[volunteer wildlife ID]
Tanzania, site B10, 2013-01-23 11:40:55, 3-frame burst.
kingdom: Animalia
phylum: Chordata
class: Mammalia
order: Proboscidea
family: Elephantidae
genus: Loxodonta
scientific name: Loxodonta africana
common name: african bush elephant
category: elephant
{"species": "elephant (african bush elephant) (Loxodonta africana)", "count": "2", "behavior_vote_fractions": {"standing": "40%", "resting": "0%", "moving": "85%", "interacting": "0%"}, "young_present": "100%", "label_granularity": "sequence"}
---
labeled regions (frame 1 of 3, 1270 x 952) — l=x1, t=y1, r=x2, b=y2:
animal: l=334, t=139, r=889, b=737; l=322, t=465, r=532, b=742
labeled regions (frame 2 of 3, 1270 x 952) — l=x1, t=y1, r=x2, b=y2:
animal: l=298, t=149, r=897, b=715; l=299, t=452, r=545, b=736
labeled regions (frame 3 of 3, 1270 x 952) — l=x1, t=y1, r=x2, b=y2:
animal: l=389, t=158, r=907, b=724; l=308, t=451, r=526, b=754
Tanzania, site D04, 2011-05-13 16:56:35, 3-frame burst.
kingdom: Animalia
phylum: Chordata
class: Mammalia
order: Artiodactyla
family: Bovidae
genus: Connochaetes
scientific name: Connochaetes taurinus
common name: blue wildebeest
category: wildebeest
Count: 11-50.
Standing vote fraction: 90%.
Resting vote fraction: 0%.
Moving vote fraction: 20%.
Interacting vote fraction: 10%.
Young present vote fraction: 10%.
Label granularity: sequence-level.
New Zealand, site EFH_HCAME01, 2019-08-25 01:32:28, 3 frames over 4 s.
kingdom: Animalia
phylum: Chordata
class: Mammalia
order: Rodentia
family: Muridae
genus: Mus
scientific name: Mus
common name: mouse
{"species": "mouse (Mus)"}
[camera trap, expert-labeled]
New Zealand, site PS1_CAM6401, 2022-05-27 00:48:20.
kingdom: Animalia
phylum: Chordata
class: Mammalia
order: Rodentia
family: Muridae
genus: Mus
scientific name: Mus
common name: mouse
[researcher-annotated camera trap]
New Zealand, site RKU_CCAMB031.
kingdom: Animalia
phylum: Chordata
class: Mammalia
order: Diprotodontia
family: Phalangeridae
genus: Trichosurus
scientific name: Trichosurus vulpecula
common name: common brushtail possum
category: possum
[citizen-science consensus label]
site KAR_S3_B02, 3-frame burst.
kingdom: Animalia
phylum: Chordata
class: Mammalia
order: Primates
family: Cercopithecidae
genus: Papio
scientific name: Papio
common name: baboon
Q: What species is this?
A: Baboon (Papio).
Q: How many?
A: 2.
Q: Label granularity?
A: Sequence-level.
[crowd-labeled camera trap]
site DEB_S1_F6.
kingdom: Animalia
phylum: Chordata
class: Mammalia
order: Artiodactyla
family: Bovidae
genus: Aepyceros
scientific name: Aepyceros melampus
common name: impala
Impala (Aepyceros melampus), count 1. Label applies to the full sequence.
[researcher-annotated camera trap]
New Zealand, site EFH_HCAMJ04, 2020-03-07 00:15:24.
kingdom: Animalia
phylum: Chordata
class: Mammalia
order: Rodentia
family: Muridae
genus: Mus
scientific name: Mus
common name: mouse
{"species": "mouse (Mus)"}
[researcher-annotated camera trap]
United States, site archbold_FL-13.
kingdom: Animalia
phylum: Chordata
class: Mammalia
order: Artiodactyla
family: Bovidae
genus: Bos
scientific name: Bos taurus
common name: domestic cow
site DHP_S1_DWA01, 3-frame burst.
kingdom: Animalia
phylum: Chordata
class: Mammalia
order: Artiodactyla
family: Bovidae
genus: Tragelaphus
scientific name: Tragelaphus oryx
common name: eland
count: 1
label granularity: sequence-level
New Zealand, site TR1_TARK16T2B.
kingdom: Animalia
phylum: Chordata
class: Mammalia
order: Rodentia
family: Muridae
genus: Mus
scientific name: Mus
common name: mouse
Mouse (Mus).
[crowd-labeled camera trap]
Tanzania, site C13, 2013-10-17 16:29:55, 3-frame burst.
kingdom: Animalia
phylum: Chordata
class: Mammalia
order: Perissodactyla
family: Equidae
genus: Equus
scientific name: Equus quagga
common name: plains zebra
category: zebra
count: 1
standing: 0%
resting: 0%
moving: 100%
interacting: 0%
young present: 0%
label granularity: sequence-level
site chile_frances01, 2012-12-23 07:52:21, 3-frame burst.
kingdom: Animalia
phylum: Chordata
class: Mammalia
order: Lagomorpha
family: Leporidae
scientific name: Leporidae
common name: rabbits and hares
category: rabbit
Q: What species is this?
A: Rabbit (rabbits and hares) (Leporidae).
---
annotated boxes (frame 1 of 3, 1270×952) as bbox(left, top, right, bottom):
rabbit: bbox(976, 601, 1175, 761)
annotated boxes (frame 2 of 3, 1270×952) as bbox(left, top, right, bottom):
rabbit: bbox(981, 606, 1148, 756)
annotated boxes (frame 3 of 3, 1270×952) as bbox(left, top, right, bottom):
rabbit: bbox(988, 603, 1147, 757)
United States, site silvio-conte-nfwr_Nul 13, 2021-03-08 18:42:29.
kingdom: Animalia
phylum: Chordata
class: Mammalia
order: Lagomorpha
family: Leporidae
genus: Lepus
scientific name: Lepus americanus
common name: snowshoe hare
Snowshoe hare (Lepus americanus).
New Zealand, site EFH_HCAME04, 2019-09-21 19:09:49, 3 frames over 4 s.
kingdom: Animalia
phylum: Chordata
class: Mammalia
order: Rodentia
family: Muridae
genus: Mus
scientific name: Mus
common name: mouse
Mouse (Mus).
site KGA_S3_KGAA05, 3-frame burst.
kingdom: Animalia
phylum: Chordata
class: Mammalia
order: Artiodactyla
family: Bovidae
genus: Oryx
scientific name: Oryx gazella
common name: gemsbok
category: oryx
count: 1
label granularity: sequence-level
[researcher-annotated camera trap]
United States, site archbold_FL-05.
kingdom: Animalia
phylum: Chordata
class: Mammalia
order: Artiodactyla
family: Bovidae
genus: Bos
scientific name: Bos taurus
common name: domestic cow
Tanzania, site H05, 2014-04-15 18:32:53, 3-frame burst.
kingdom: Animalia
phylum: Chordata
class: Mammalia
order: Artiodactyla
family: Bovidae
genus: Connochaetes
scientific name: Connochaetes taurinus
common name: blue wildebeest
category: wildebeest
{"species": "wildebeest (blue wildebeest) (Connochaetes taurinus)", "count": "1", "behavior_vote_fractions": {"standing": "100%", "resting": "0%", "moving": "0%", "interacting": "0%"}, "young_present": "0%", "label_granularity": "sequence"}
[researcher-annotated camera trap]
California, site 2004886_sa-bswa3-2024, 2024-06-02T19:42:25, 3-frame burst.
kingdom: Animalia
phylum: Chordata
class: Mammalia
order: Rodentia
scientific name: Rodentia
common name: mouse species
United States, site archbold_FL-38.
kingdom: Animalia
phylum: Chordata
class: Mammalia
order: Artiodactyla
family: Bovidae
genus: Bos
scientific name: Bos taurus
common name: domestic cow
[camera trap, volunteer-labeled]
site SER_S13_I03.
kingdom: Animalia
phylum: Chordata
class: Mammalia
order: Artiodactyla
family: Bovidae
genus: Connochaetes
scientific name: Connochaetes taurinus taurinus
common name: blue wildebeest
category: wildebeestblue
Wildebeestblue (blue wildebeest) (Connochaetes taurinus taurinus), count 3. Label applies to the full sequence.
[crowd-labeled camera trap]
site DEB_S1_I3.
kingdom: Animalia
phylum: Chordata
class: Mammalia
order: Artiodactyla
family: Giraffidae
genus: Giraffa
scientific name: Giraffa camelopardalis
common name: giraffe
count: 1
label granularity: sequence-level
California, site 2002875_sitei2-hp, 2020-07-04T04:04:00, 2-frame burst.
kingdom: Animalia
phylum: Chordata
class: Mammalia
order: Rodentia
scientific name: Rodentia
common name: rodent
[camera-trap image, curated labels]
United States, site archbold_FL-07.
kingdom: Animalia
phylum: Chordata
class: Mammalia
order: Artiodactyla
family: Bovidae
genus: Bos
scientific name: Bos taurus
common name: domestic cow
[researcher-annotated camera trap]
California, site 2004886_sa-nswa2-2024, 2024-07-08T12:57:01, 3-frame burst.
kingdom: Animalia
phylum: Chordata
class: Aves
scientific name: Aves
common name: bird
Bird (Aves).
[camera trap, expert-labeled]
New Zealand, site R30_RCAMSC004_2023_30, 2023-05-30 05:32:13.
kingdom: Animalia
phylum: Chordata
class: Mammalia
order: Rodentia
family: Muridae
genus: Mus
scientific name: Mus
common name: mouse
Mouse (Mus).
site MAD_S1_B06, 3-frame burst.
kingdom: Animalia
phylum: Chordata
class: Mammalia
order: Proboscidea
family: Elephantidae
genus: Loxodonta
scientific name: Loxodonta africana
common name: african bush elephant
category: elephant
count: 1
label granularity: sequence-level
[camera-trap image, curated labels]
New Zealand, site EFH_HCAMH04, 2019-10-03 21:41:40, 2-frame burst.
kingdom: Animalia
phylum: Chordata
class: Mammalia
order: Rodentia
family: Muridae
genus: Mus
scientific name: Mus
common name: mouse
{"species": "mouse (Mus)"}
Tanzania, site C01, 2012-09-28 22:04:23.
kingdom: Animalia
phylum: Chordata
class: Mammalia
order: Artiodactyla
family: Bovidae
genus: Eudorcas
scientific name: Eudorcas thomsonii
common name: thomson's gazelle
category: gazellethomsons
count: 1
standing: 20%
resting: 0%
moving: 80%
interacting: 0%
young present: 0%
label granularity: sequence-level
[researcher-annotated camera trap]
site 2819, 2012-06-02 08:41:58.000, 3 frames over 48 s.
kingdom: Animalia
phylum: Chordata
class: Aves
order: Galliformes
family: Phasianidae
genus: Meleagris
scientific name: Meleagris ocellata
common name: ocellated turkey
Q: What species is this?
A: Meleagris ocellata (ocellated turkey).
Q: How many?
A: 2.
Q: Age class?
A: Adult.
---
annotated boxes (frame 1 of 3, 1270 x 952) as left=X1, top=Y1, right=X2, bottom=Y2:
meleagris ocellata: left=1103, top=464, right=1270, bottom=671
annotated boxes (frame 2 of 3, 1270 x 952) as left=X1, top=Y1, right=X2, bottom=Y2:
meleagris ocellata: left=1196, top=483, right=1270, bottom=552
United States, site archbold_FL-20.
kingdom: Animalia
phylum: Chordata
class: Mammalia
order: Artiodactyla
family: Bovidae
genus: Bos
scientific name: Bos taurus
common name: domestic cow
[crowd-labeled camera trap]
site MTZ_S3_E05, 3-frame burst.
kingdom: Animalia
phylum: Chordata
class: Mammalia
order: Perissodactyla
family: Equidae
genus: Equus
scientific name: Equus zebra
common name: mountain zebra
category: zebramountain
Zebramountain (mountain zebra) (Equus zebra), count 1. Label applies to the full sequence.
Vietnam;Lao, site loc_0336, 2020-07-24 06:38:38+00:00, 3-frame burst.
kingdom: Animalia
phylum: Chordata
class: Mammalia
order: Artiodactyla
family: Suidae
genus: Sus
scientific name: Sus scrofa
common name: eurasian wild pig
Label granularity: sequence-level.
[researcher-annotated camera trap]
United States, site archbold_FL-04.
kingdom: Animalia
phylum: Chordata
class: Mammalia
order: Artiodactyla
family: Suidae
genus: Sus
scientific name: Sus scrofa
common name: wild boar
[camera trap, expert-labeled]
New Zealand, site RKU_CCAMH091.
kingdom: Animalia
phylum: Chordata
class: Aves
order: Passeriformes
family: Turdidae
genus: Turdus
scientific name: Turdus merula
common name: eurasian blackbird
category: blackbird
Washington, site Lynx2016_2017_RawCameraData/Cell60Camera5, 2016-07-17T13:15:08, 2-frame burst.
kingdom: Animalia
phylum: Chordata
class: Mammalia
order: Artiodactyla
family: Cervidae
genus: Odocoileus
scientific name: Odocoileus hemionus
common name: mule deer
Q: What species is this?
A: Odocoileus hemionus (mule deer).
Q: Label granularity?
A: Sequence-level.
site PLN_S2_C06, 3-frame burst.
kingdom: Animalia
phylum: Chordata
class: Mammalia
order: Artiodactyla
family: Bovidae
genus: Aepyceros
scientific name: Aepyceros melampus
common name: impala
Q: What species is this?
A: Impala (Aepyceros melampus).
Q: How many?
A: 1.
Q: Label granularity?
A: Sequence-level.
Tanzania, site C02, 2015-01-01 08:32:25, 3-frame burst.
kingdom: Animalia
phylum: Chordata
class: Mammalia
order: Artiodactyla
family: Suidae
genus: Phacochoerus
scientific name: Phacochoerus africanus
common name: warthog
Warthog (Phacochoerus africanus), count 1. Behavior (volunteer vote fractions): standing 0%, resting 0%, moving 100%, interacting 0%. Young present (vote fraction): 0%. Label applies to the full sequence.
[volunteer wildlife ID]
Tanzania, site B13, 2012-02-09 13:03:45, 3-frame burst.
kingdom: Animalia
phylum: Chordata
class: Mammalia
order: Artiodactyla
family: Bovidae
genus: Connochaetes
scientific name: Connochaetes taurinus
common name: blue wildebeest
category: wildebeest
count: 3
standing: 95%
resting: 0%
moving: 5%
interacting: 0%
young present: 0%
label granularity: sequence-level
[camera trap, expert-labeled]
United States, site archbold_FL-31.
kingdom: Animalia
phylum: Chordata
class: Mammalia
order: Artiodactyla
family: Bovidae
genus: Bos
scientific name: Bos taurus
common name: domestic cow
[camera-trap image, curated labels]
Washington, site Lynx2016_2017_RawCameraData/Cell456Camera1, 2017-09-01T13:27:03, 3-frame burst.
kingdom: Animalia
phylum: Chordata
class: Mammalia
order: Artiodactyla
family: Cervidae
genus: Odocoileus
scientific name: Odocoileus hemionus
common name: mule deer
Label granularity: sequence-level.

What this task involves
Whenever the word "California" shows up in a line of the entries, copy that line.

Answer for this exercise
California, site 2004886_sa-bswa3-2024, 2024-06-02T19:42:25, 3-frame burst.
California, site 2002875_sitei2-hp, 2020-07-04T04:04:00, 2-frame burst.
California, site 2004886_sa-nswa2-2024, 2024-07-08T12:57:01, 3-frame burst.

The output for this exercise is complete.